◆ ЗАДАНИЯ ДЛЯ ВЫПОЛНЕНИЯ:
1) Процитируйте фрагмент текста об административной реформе от слов «Одна из самых» до слов «за реформа такая?..» включительно.
2) Перечислите всех людей, которые названы в тексте об административной реформе по фамилии.
3) Напишите продолжение текста об административной реформе, начиная сразу после его последнего предложения.
==== ИСХОДНЫЙ ТЕКСТ
КАК ПОЙМАТЬ ВЕТЕР?

ВЛАСТНАЯ ГОРИЗОНТАЛЬ

Одна из самых модных тем сегодня — административная реформа. Реформа власти. Кто и как теперь будет править Россией? Об этом наш сегодняшний разго-вор с философом Петром ЩЕДРОВИЦКИМ

КАК ПОЙМАТЬ ВЕТЕР?


ВЛАСТНАЯ ГОРИЗОНТАЛЬ

— Власть наша, конечно, неторопливая, обросшая шубами собольими, да шапками бобровыми, да медами напоенная. Но так ли уж она плоха, чтобы вот так взять да безжалостно реформировать всех с теплых мест? А думу кто думать будет государственную? Что это еще за реформа такая?..

— Ну, административная реформа — понятие многозначное. Поэтому надо сначала рамочно определиться. В свое время был большой спор между Лениным и Богдановым. Ленин утверждал, что пролетариат именно для того захватывает власть, чтобы навсегда уничтожить границу между правящим классом и населением. Чтобы кухарка правила государством. Такой вот демократический миф, который двигал идеологов революции и социалистического переустройства общества...
========
==== ИСХОДНЫЕ ДАННЫЕ
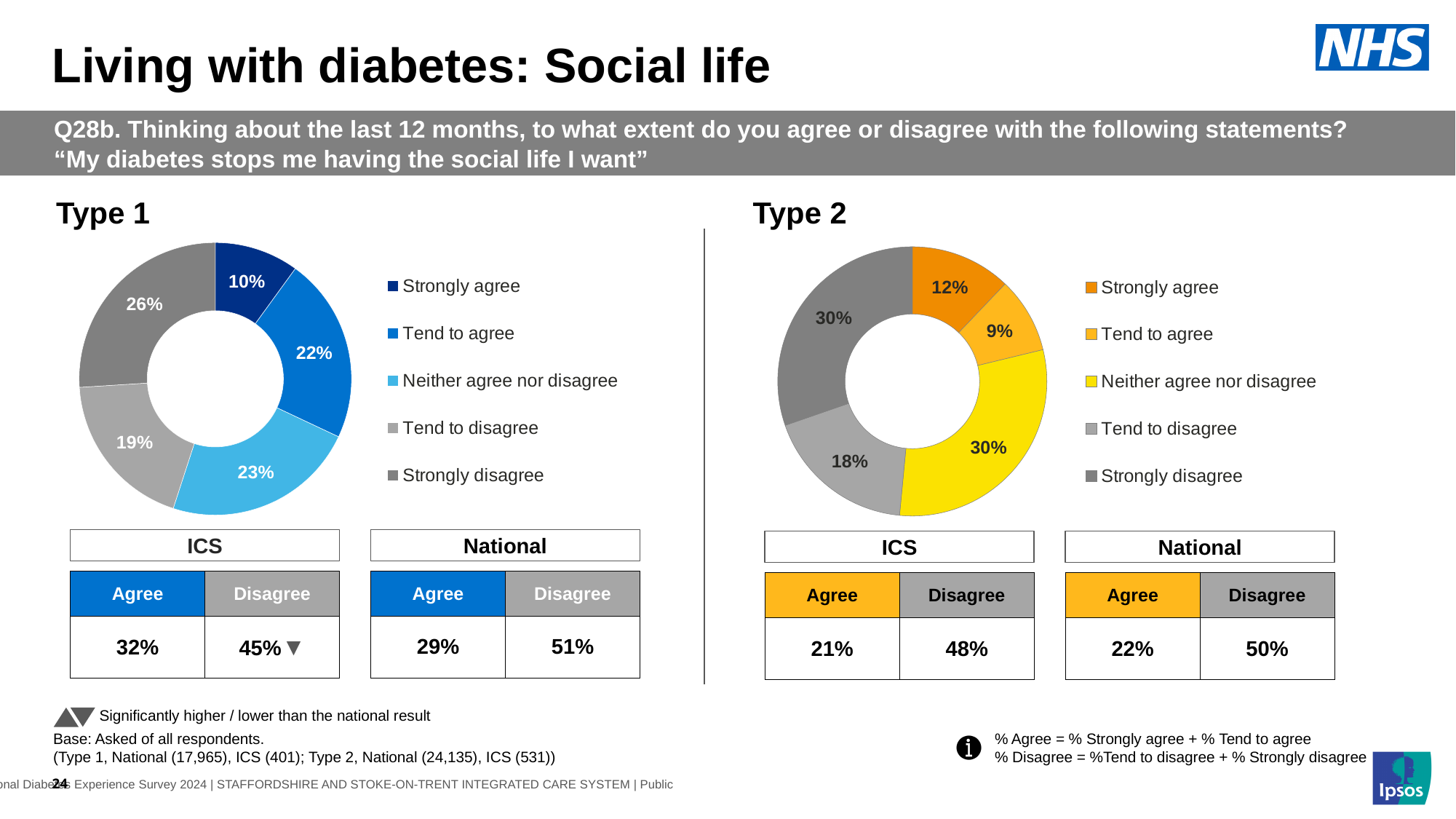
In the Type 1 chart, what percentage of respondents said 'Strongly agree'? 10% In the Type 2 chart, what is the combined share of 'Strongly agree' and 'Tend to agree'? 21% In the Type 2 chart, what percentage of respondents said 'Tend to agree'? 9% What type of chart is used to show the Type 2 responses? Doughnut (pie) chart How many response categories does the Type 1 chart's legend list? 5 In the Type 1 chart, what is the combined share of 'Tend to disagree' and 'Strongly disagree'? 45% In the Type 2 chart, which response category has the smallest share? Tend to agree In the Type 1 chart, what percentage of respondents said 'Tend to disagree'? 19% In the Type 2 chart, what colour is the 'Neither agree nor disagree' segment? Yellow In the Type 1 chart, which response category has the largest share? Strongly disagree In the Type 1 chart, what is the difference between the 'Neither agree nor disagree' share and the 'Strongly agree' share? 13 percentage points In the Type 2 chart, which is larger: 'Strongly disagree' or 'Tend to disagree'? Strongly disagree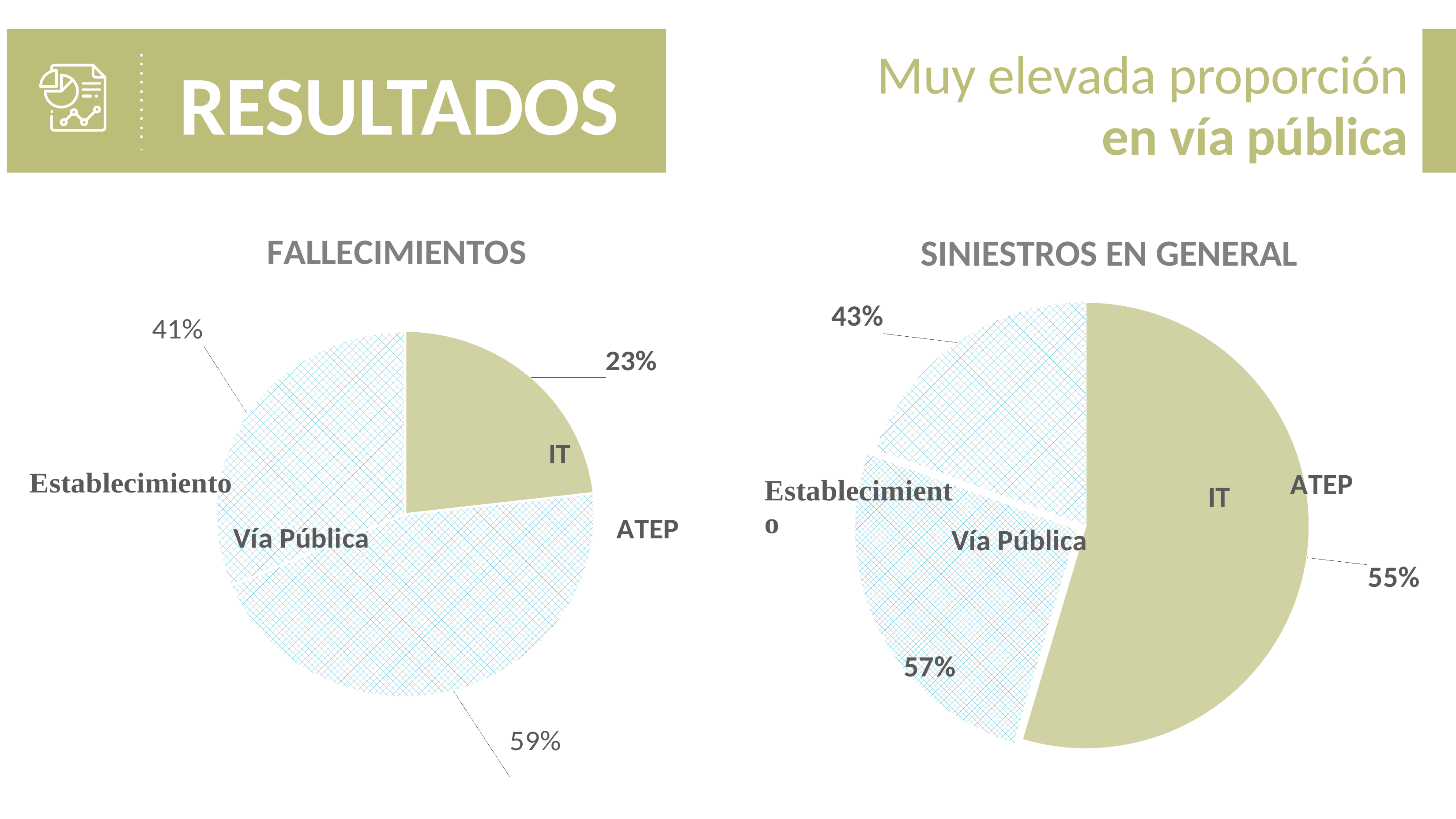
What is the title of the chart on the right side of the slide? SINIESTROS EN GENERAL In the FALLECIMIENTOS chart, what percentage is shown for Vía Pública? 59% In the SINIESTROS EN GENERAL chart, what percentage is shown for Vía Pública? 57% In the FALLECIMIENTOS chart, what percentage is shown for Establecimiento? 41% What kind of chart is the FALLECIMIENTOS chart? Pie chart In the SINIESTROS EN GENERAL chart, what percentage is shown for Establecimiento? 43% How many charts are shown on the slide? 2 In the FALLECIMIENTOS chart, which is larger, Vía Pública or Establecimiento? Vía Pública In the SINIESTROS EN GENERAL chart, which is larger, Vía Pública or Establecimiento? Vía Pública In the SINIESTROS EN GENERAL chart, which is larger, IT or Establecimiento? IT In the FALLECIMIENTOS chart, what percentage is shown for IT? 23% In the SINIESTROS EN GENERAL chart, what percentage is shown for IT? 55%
========
◆ ОЖИДАЕМЫЕ ОТВЕТЫ:
1)
Одна из самых модных тем сегодня — административная реформа. Реформа власти. Кто и как теперь будет править Россией? Об этом наш сегодняшний разго-вор с философом Петром ЩЕДРОВИЦКИМ

КАК ПОЙМАТЬ ВЕТЕР?


ВЛАСТНАЯ ГОРИЗОНТАЛЬ

— Власть наша, конечно, неторопливая, обросшая шубами собольими, да шапками бобровыми, да медами напоенная. Но так ли уж она плоха, чтобы вот так взять да безжалостно реформировать всех с теплых мест? А думу кто думать будет государственную? Что это еще за реформа такая?..

2) Петр Щедровицкий, Ленин, Богданов.

3)
А Богданов говорил простую вещь: единственное, что повторяется во все времена, во все эпохи, — непреодолимая граница между теми, кто правит, и теми, кем правят. Тогда в политической борьбе выиграл Ленин. Но по жизни выиграл именно Богданов: после смерти Ленина Сталин воплотил в жизнь богдановскую концепцию. Он начал создавать партию как правящий класс.

— Орден меченосцев.

— Да. Потом орден превратился в номенклатуру... Почему я про это вспомнил? Потому что Путин, придя к власти, столкнулся с той же проблемой, что и Сталин, — проблемой неуправляемости. Путин 2000 года — это властная инстанция, которая могла уже принимать любые полезные решения, но ни одного не могла выполнить. Потому что все приводные ремни, обеспечивающие управляемость, были оборваны.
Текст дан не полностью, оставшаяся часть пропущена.